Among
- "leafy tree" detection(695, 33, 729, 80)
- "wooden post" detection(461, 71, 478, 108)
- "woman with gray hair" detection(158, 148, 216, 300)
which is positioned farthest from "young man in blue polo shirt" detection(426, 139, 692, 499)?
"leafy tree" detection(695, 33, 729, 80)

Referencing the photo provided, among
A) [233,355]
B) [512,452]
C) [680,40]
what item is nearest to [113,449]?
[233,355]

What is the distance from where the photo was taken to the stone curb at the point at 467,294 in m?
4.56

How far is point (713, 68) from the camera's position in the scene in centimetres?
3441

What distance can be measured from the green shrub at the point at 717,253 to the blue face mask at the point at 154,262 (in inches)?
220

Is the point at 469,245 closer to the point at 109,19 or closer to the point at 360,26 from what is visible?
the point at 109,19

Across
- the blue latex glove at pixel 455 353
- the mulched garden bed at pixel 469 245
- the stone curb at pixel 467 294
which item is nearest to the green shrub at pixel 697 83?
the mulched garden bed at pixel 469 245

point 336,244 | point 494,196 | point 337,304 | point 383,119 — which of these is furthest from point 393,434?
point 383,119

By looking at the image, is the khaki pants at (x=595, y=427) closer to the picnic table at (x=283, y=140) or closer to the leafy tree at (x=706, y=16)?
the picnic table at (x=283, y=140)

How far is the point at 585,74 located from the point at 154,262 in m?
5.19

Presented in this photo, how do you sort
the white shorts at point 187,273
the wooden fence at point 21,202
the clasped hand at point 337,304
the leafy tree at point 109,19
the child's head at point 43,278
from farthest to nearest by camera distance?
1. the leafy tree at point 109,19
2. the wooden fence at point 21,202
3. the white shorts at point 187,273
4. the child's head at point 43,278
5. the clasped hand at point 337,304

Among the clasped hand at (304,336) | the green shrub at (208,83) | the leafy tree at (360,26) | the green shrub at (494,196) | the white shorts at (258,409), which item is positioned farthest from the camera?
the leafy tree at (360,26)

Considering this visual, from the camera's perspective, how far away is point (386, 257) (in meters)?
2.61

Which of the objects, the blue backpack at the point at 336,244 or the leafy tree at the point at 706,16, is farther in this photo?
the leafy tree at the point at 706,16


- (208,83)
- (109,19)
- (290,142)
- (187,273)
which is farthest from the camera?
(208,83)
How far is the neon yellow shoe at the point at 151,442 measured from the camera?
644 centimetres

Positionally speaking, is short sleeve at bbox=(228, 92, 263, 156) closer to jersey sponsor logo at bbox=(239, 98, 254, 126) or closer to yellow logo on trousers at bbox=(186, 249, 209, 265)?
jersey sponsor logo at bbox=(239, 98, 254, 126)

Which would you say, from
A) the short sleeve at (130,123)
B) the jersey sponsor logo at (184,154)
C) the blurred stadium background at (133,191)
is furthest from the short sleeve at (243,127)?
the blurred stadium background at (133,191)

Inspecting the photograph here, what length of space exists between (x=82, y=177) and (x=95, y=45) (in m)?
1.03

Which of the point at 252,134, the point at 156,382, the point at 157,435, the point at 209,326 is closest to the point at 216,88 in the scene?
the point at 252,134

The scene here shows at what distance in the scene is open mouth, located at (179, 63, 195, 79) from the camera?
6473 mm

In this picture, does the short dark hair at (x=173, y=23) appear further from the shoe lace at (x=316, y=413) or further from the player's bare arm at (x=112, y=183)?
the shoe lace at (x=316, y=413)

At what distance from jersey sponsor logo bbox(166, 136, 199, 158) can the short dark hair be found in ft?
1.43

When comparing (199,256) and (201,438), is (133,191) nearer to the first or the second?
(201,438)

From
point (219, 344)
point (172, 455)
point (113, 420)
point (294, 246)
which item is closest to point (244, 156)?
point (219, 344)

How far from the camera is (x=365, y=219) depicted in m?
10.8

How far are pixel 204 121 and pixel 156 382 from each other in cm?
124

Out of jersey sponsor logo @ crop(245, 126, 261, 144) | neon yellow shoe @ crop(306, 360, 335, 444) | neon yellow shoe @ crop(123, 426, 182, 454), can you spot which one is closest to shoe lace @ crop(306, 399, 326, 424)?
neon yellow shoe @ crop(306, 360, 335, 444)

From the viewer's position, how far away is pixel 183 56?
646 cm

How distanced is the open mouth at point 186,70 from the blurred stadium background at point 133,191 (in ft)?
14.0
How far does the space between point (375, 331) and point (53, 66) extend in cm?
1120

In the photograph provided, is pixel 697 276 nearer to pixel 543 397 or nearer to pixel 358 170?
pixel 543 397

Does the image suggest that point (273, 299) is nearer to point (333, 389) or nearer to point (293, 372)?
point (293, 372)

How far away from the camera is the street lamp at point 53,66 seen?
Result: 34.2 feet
****
Instruction:
Set out the listing above as a JSON list of strings, with one string for each line and no blank lines.

Exercise result:
[
  "Among",
  "- \"leafy tree\" detection(695, 33, 729, 80)",
  "- \"wooden post\" detection(461, 71, 478, 108)",
  "- \"woman with gray hair\" detection(158, 148, 216, 300)",
  "which is positioned farthest from \"young man in blue polo shirt\" detection(426, 139, 692, 499)?",
  "\"leafy tree\" detection(695, 33, 729, 80)",
  "Referencing the photo provided, among",
  "A) [233,355]",
  "B) [512,452]",
  "C) [680,40]",
  "what item is nearest to [113,449]?",
  "[233,355]",
  "What is the distance from where the photo was taken to the stone curb at the point at 467,294 in m?",
  "4.56",
  "How far is point (713, 68) from the camera's position in the scene in centimetres?",
  "3441",
  "What distance can be measured from the green shrub at the point at 717,253 to the blue face mask at the point at 154,262 (in inches)?",
  "220",
  "Is the point at 469,245 closer to the point at 109,19 or closer to the point at 360,26 from what is visible?",
  "the point at 109,19",
  "Across",
  "- the blue latex glove at pixel 455 353",
  "- the mulched garden bed at pixel 469 245",
  "- the stone curb at pixel 467 294",
  "which item is nearest to the green shrub at pixel 697 83?",
  "the mulched garden bed at pixel 469 245",
  "point 336,244 | point 494,196 | point 337,304 | point 383,119 — which of these is furthest from point 393,434?",
  "point 383,119",
  "By looking at the image, is the khaki pants at (x=595, y=427) closer to the picnic table at (x=283, y=140) or closer to the leafy tree at (x=706, y=16)?",
  "the picnic table at (x=283, y=140)",
  "How far is the point at 585,74 located from the point at 154,262 in m?",
  "5.19",
  "Presented in this photo, how do you sort",
  "the white shorts at point 187,273",
  "the wooden fence at point 21,202",
  "the clasped hand at point 337,304",
  "the leafy tree at point 109,19",
  "the child's head at point 43,278",
  "from farthest to nearest by camera distance?",
  "1. the leafy tree at point 109,19",
  "2. the wooden fence at point 21,202",
  "3. the white shorts at point 187,273",
  "4. the child's head at point 43,278",
  "5. the clasped hand at point 337,304",
  "Among the clasped hand at (304,336) | the green shrub at (208,83) | the leafy tree at (360,26) | the green shrub at (494,196) | the white shorts at (258,409), which item is positioned farthest from the camera?",
  "the leafy tree at (360,26)",
  "Considering this visual, from the camera's perspective, how far away is point (386, 257) (in meters)?",
  "2.61",
  "Which of the objects, the blue backpack at the point at 336,244 or the leafy tree at the point at 706,16, is farther in this photo?",
  "the leafy tree at the point at 706,16",
  "- (208,83)",
  "- (109,19)",
  "- (290,142)",
  "- (187,273)",
  "which is farthest from the camera?",
  "(208,83)",
  "How far is the neon yellow shoe at the point at 151,442 measured from the camera?",
  "644 centimetres",
  "Positionally speaking, is short sleeve at bbox=(228, 92, 263, 156) closer to jersey sponsor logo at bbox=(239, 98, 254, 126) or closer to yellow logo on trousers at bbox=(186, 249, 209, 265)?",
  "jersey sponsor logo at bbox=(239, 98, 254, 126)",
  "Which would you say, from",
  "A) the short sleeve at (130,123)",
  "B) the jersey sponsor logo at (184,154)",
  "C) the blurred stadium background at (133,191)",
  "is furthest from the short sleeve at (243,127)?",
  "the blurred stadium background at (133,191)",
  "Inspecting the photograph here, what length of space exists between (x=82, y=177) and (x=95, y=45) (in m)?",
  "1.03",
  "Which of the point at 252,134, the point at 156,382, the point at 157,435, the point at 209,326 is closest to the point at 216,88 in the scene?",
  "the point at 252,134",
  "The scene here shows at what distance in the scene is open mouth, located at (179, 63, 195, 79) from the camera?",
  "6473 mm",
  "In this picture, does the short dark hair at (x=173, y=23) appear further from the shoe lace at (x=316, y=413) or further from the player's bare arm at (x=112, y=183)?",
  "the shoe lace at (x=316, y=413)",
  "At what distance from jersey sponsor logo bbox(166, 136, 199, 158) can the short dark hair be found in ft?",
  "1.43",
  "When comparing (199,256) and (201,438), is (133,191) nearer to the first or the second?",
  "(201,438)",
  "From",
  "point (219, 344)",
  "point (172, 455)",
  "point (113, 420)",
  "point (294, 246)",
  "which item is closest to point (244, 156)?",
  "point (219, 344)",
  "How far from the camera is (x=365, y=219) depicted in m?",
  "10.8",
  "How far are pixel 204 121 and pixel 156 382 from each other in cm?",
  "124",
  "Out of jersey sponsor logo @ crop(245, 126, 261, 144) | neon yellow shoe @ crop(306, 360, 335, 444) | neon yellow shoe @ crop(123, 426, 182, 454), can you spot which one is closest to shoe lace @ crop(306, 399, 326, 424)?",
  "neon yellow shoe @ crop(306, 360, 335, 444)",
  "From the viewer's position, how far away is pixel 183 56?",
  "646 cm",
  "How distanced is the open mouth at point 186,70 from the blurred stadium background at point 133,191 (in ft)?",
  "14.0",
  "How far does the space between point (375, 331) and point (53, 66) extend in cm?",
  "1120",
  "In the photograph provided, is pixel 697 276 nearer to pixel 543 397 or nearer to pixel 358 170?",
  "pixel 543 397",
  "Does the image suggest that point (273, 299) is nearer to point (333, 389) or nearer to point (293, 372)?",
  "point (293, 372)",
  "How far away from the camera is the street lamp at point 53,66 seen?",
  "Result: 34.2 feet"
]